═════ Kutipan Teks ═════
Badan Yudikatif
kekuasaan Yudikatif adalah kekuasaan peradilan di mana kekuasaan ini menjaga undang-undang, peraturan-peraturan dan ketentuan hukum lainnya benar-benar ditaati, yaitu dengan menjatuhkan sanksi terhadap setiap pelanggaran hukum/undang-undang. Selain itu Yudikatif juga bertugas untuk memberikan keputusan dengan adil sengeketa-sengketa sipil yang diajukan ke pengadilan untuk diputuskan. (Maria Farida Indrati S., “ILMU PERUNDANG-UNDANGAN 1, Jenis, Fungsi, dan Materi Muatan”, 2007:113)
Badan Yudikatif dalam Negara-negara Demokratis
Common Law
Terdapat di negara-negara Anglo Saxon dan memulai pertumbuhan di Inggris pada Abad Pertengahan. Sistem ini berdasarkan prinsip bahwa di samping undang-undang yang dibuat oleh parlemen (yang dinamakan statue law) masih terdapat peraturan-peraturan lain yang merupakan common law, yaitu kumpulan keputusan yang dalam zaman lalu telah dirumuskan oleh hakim.
Di negara-negara dengan sistem common law, tidak ada suatu sistem huukum yang telah dibukukan (dikodifisir). Dalam hal ini common law mirip dengan sistem Hukum Perdata Adat tak tertulis.
═════ Data yang Diberikan ═════
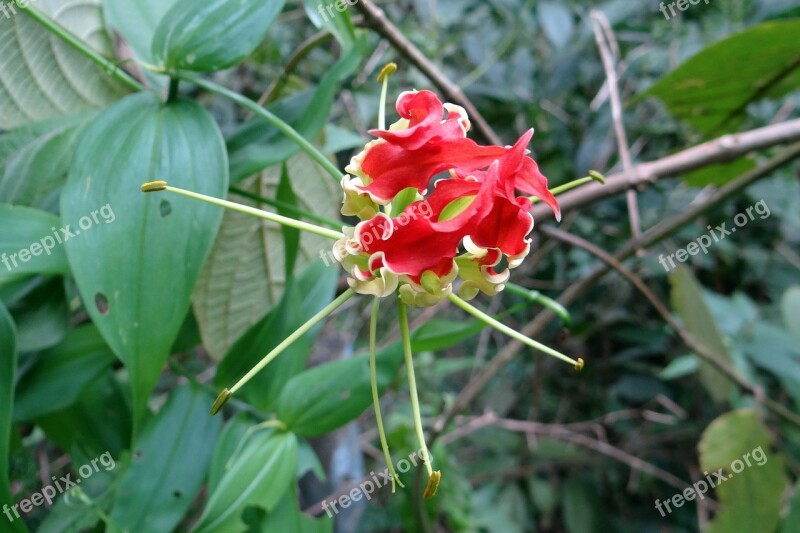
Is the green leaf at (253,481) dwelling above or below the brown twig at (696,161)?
above

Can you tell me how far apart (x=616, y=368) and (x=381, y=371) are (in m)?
1.57

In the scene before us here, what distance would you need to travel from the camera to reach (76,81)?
747mm

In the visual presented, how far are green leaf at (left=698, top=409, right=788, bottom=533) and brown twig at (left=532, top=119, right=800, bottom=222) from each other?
1.81 feet

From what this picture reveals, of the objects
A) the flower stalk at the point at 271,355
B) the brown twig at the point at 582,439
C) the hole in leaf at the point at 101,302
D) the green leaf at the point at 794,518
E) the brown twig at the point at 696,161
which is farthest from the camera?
the brown twig at the point at 582,439

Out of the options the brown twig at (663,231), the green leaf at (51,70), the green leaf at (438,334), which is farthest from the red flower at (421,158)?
the brown twig at (663,231)

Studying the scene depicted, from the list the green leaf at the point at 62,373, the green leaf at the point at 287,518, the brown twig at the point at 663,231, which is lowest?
the brown twig at the point at 663,231

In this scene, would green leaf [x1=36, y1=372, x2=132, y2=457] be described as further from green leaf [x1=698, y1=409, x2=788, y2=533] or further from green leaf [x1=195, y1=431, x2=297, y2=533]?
green leaf [x1=698, y1=409, x2=788, y2=533]

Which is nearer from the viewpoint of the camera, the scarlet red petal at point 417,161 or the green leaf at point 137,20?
the scarlet red petal at point 417,161

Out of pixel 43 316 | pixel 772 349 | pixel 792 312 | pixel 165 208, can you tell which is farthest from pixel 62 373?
pixel 772 349

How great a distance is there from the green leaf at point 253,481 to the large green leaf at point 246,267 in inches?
7.9

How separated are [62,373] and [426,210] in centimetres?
48

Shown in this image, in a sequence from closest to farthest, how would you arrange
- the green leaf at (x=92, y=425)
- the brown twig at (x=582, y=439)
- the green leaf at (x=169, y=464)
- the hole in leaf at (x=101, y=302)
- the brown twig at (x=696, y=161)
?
the hole in leaf at (x=101, y=302) < the green leaf at (x=169, y=464) < the green leaf at (x=92, y=425) < the brown twig at (x=696, y=161) < the brown twig at (x=582, y=439)

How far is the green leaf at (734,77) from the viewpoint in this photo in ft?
3.37

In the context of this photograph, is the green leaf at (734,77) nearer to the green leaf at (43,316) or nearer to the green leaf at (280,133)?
the green leaf at (280,133)
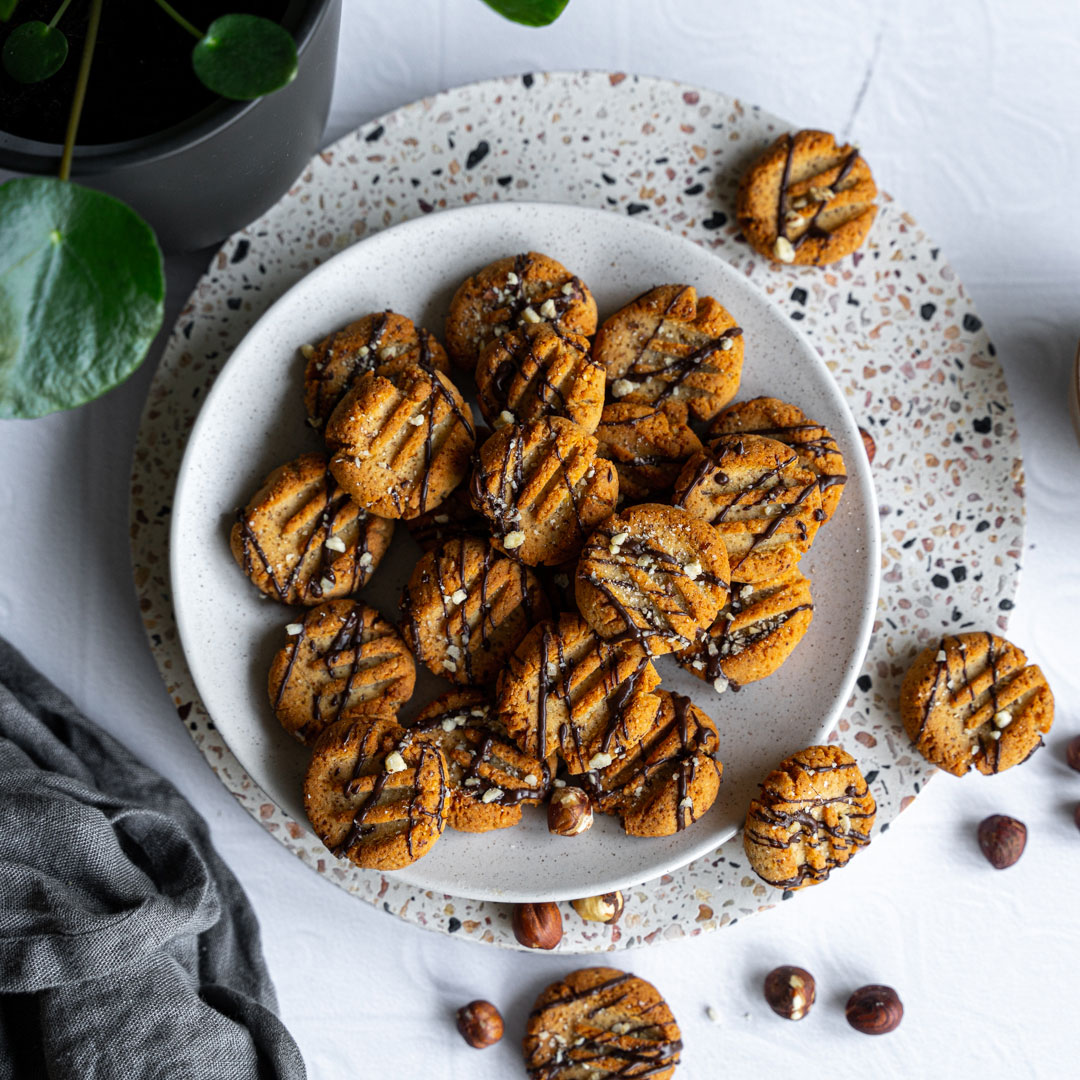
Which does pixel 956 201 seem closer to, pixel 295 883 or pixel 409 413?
pixel 409 413

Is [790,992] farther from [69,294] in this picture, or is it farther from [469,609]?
[69,294]

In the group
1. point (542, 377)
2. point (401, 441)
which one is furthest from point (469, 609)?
point (542, 377)

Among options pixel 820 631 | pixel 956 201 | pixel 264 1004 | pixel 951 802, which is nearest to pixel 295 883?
pixel 264 1004

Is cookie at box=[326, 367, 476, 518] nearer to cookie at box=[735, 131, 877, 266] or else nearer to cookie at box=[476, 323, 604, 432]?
cookie at box=[476, 323, 604, 432]

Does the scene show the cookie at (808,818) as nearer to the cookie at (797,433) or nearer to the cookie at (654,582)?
the cookie at (654,582)

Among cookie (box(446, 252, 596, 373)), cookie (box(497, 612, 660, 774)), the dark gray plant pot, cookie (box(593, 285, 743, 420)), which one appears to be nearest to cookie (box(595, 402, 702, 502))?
cookie (box(593, 285, 743, 420))
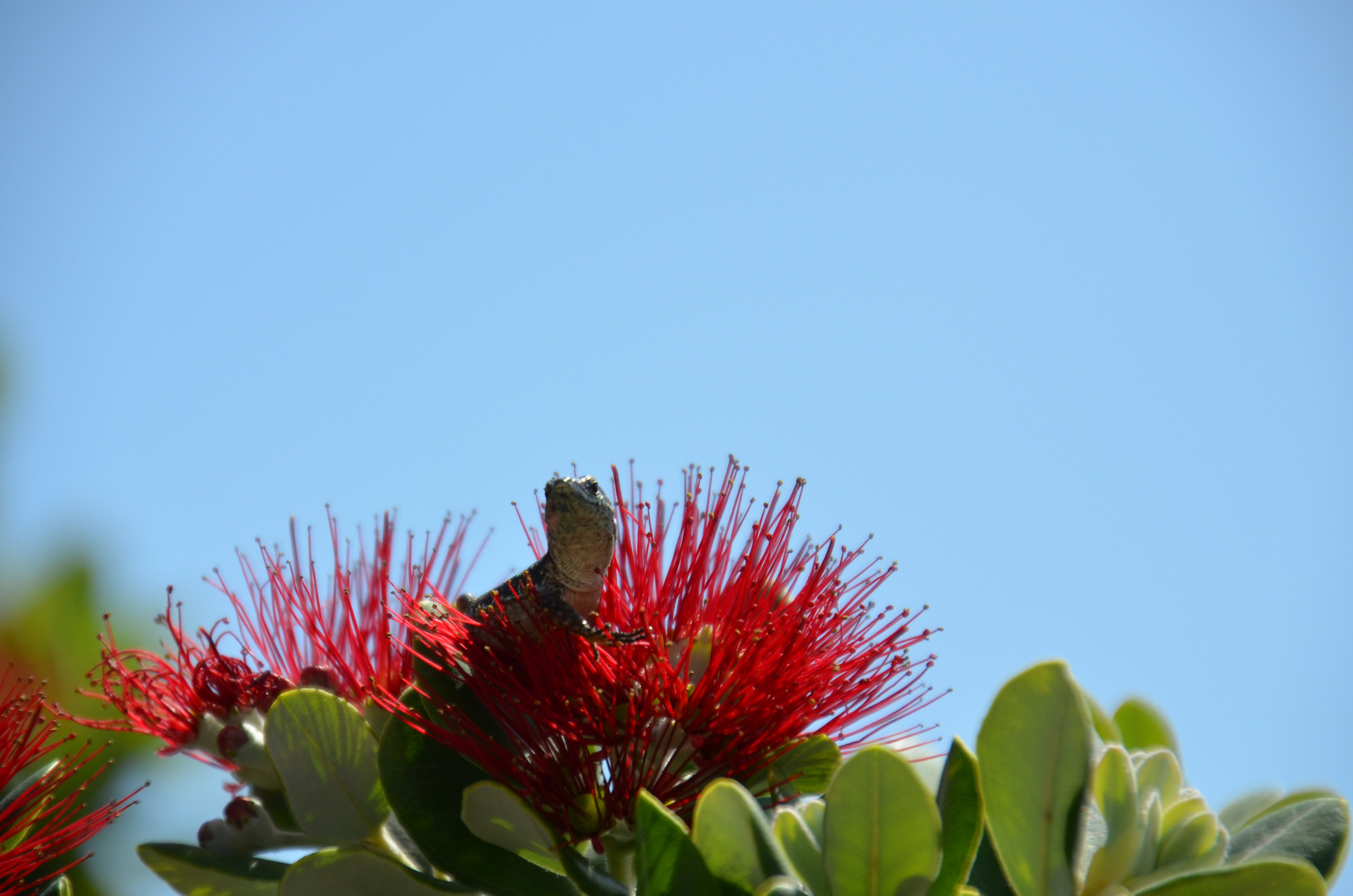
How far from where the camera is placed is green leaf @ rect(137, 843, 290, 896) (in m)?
1.26

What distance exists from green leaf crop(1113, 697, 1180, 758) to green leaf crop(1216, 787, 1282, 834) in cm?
9

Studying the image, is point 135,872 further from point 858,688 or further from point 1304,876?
point 1304,876

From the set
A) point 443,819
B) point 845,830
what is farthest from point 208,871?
point 845,830

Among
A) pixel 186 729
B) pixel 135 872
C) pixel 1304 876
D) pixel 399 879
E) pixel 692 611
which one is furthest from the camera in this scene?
pixel 135 872

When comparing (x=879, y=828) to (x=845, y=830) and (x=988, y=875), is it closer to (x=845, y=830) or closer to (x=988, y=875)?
(x=845, y=830)

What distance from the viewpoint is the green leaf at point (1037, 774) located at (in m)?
1.01

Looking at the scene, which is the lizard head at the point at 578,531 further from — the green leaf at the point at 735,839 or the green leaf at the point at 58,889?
the green leaf at the point at 58,889

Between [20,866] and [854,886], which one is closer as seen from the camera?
[854,886]

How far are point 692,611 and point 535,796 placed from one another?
0.31 metres

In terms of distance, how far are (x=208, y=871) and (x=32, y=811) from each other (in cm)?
42

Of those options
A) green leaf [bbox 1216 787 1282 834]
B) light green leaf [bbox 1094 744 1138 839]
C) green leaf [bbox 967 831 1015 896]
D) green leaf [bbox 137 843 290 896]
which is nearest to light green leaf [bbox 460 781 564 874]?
green leaf [bbox 137 843 290 896]

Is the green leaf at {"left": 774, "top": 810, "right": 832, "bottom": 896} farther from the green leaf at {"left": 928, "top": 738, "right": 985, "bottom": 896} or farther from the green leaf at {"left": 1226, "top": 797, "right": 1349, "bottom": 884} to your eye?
the green leaf at {"left": 1226, "top": 797, "right": 1349, "bottom": 884}

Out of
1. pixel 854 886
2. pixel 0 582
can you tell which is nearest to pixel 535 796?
pixel 854 886

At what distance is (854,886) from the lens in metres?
1.00
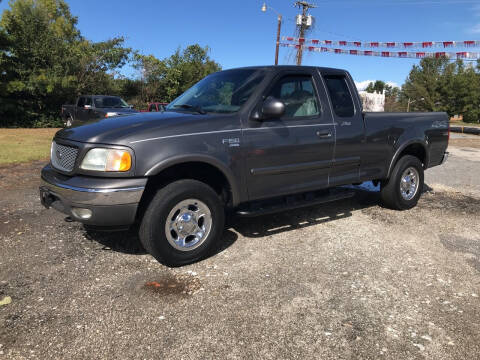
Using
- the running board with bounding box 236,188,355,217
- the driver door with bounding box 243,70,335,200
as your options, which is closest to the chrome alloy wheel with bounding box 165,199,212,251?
the running board with bounding box 236,188,355,217

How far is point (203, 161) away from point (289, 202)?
4.31 feet

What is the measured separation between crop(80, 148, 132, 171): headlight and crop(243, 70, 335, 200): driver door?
3.93ft

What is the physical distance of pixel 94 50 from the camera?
25.0 m

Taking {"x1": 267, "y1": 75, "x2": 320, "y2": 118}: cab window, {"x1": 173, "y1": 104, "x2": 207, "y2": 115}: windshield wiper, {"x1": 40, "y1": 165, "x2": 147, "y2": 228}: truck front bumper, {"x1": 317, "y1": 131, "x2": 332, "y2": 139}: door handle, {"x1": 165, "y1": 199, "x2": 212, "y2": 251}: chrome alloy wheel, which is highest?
{"x1": 267, "y1": 75, "x2": 320, "y2": 118}: cab window

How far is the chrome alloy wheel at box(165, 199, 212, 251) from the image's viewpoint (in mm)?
3492

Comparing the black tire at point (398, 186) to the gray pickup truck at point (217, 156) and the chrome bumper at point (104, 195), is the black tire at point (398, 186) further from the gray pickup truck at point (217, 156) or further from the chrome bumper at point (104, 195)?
the chrome bumper at point (104, 195)

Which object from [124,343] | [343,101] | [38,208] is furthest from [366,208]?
[38,208]

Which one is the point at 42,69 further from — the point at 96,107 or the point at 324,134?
the point at 324,134

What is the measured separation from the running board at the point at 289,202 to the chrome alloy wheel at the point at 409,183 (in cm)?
129

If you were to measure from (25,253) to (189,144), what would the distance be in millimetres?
2095

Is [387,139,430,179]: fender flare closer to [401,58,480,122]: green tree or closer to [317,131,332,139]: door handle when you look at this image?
[317,131,332,139]: door handle

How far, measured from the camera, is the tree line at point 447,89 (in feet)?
171

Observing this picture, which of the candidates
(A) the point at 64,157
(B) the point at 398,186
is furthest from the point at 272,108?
(B) the point at 398,186

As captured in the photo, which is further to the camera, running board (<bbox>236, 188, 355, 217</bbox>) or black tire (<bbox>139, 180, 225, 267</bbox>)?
running board (<bbox>236, 188, 355, 217</bbox>)
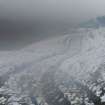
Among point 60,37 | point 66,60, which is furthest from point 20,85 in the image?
point 60,37

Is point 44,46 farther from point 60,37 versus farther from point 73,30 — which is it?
point 73,30

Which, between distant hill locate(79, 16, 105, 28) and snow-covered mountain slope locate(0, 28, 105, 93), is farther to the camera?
distant hill locate(79, 16, 105, 28)

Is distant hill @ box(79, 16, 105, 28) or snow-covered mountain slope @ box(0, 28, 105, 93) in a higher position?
distant hill @ box(79, 16, 105, 28)

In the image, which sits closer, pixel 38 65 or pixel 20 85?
pixel 20 85

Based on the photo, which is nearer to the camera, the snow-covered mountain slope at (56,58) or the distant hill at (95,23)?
the snow-covered mountain slope at (56,58)

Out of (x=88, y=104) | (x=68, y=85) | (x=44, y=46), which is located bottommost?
(x=88, y=104)

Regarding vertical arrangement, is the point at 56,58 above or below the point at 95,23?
below

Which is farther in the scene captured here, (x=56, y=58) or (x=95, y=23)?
(x=95, y=23)

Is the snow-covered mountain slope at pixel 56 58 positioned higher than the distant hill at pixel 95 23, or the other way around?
the distant hill at pixel 95 23
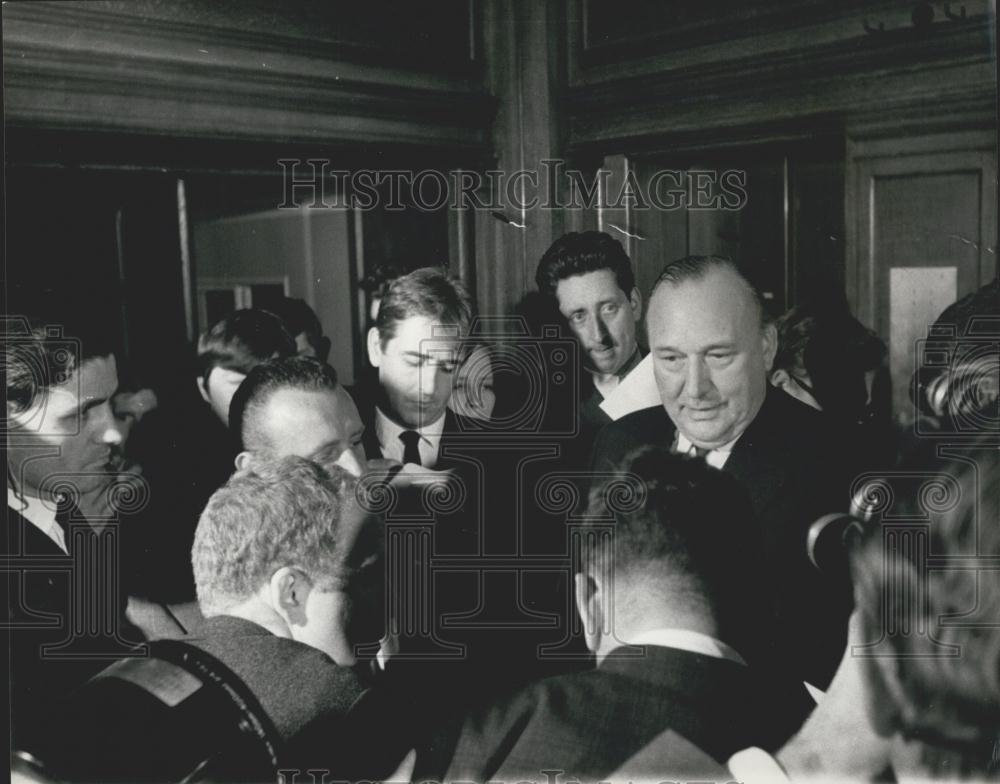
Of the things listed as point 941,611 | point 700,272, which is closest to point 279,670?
point 700,272

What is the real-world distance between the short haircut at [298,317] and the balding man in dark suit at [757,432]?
53 centimetres

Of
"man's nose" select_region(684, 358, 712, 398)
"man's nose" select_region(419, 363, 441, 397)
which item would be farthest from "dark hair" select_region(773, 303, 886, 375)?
"man's nose" select_region(419, 363, 441, 397)

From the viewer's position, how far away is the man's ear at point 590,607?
1.45m

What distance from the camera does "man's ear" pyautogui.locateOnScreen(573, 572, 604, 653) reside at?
4.75 feet

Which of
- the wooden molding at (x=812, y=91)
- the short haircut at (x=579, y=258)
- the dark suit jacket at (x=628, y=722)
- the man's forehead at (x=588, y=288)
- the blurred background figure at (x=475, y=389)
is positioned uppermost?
the wooden molding at (x=812, y=91)

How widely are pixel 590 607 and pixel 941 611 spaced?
0.54 meters

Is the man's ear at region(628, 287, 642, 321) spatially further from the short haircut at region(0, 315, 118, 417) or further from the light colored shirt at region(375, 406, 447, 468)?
the short haircut at region(0, 315, 118, 417)

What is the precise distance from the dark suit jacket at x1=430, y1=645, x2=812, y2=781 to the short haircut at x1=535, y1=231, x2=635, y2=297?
0.58m

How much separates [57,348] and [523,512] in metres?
0.77

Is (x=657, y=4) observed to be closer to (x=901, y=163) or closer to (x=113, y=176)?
(x=901, y=163)

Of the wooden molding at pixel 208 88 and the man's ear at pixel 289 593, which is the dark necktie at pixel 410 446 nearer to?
the man's ear at pixel 289 593

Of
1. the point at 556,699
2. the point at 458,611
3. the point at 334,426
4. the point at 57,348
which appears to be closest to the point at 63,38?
the point at 57,348

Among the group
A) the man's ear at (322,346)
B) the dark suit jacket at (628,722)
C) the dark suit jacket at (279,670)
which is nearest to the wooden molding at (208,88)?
the man's ear at (322,346)

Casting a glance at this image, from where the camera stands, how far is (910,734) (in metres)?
1.47
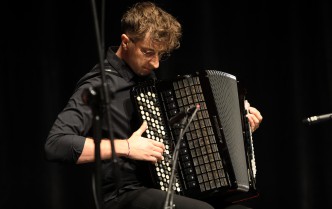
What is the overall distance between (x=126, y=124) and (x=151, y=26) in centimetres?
45

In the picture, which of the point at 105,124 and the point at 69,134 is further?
the point at 105,124

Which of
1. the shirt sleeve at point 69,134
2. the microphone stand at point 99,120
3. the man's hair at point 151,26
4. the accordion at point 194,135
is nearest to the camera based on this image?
the microphone stand at point 99,120

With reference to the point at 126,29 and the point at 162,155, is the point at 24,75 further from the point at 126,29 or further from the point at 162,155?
the point at 162,155

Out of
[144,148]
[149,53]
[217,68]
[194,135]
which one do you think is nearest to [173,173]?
[144,148]

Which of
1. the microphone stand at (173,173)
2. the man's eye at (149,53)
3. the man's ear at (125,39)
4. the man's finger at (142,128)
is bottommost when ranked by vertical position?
the microphone stand at (173,173)

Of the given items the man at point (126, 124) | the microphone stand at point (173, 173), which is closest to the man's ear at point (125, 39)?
the man at point (126, 124)

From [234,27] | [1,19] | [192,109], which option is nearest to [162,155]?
[192,109]

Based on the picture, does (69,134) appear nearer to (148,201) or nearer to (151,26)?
(148,201)

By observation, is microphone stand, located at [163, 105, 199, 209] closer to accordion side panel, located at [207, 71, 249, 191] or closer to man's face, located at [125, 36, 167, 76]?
accordion side panel, located at [207, 71, 249, 191]

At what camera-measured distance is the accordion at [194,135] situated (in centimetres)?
240

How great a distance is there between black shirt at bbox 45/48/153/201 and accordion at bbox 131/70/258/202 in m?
0.13

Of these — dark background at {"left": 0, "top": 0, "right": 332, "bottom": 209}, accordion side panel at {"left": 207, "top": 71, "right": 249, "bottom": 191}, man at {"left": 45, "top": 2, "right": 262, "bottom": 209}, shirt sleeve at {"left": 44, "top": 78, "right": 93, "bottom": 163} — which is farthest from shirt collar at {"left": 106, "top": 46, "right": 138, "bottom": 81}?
dark background at {"left": 0, "top": 0, "right": 332, "bottom": 209}

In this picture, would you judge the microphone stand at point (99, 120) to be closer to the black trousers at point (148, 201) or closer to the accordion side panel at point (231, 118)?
the black trousers at point (148, 201)

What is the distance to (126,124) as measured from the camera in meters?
2.50
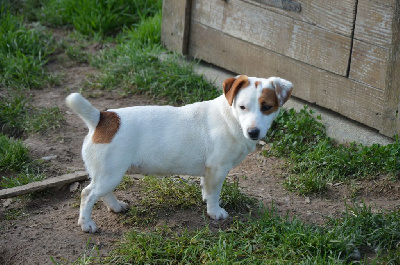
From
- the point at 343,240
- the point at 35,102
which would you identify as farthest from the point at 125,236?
the point at 35,102

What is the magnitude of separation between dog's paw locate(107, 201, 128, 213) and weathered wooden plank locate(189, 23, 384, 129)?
2388 mm

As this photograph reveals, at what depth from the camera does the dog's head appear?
396 centimetres

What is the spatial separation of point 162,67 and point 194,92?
25.8 inches

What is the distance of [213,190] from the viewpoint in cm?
437

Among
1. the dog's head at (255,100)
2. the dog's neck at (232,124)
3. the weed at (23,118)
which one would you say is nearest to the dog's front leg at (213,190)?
the dog's neck at (232,124)

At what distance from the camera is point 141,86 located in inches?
268

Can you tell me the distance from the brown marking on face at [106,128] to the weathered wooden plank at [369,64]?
2.49 m

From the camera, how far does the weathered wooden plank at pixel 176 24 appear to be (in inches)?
274

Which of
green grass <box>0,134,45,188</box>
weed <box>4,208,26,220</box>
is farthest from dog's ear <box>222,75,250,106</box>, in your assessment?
green grass <box>0,134,45,188</box>

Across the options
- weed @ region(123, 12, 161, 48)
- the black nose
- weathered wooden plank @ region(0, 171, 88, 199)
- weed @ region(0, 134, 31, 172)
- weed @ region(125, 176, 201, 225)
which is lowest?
weed @ region(0, 134, 31, 172)

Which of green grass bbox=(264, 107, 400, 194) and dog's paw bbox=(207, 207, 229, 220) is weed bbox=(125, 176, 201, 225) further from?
green grass bbox=(264, 107, 400, 194)

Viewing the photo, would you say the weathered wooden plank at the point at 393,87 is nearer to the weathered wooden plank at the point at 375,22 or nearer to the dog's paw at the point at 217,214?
the weathered wooden plank at the point at 375,22

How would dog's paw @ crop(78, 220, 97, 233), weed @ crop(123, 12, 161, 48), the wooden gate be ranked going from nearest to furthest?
1. dog's paw @ crop(78, 220, 97, 233)
2. the wooden gate
3. weed @ crop(123, 12, 161, 48)

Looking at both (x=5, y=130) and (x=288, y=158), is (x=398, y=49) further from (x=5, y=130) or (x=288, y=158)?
═════
* [Tugas yang Diminta]:
- A) Tentukan apakah tiap pernyataan berikut sesuai dengan teks tentang badan yudikatif, lalu kutip kata-kata teks yang menentukannya: (i) Common law mulai tumbuh di Inggris pada Abad Pertengahan. (ii) Common law adalah kumpulan keputusan yang dirumuskan oleh parlemen. (iii) Common law mirip dengan sistem Hukum Perdata Adat tak tertulis.
- B) Tolong lanjutkan teks tentang badan yudikatif mulai dari kalimat terakhirnya.

* [Jawaban Tiap Tugas]:
- A)
(i) Ya: "memulai pertumbuhan di Inggris pada Abad Pertengahan"
(ii) Tidak: "kumpulan keputusan yang dalam zaman lalu telah dirumuskan oleh hakim"
(iii) Ya: "common law mirip dengan sistem Hukum Perdata Adat tak tertulis"

- B)
Civil Law
Terdapat banyak di Negara Eropa Barat Kontinental. Dalam sistem ini, hukum telah lama tersusun rapi, dengan kata lain penciptaan hukum secara sengaja oleh hakim adalah tidak mungkin. Hakim hanya mengadili perkara berdasarkan hukum yang termuat dalam kodifikasi saja.
Di negara federal kedudukan badan yudikatif, terutama pengadilan federal, mendapat kedudukan yang lebih istimewa daripada negara kesatuan karena biasanya mendapat tugas menyelsaikan persoalan-persoalan konstitusional yang telah timbul antara negara federal dengan Negara bagian, atau antarnegara-negara bagian. Sedangkan persoalan seperti itu tidak ditemukan di ngara kesatuan.
Badan Yudikatif dalam Negara-Negara Komunis.
Berdasarkan konsep Soviet Legality. Anggapan ini erat hubungannya dengan tahap-tahap perkembangan komunisme di Uni Soviet. Konsep ini menjelaskan bahwa socialist legality secara aktif memajukan masyarakat Soviet kea rah komunis, dan karenanya segala aktivitas serta semua alat kenegaraan, termasuk penyelenggara hukum dan wewenang badan yudikatif merupakan prasaranan untuk melancarkan perkembangan ke arah komunisme. Fungsi badan yudikatif tidak dimaksud untuk melindungi kebebasan individu dari tindakan sewenang-wenang pemerintah (paham borjuis).
Judicial Review
Judicial Review adalah wewenang Mahkamah Agung untuk menguji suatu undang-undang dan menolak melaksanakan undang-undang serta peraturan-peraturan lainnya yang dianggap bertentangan dengan Undang-Undang Dasar.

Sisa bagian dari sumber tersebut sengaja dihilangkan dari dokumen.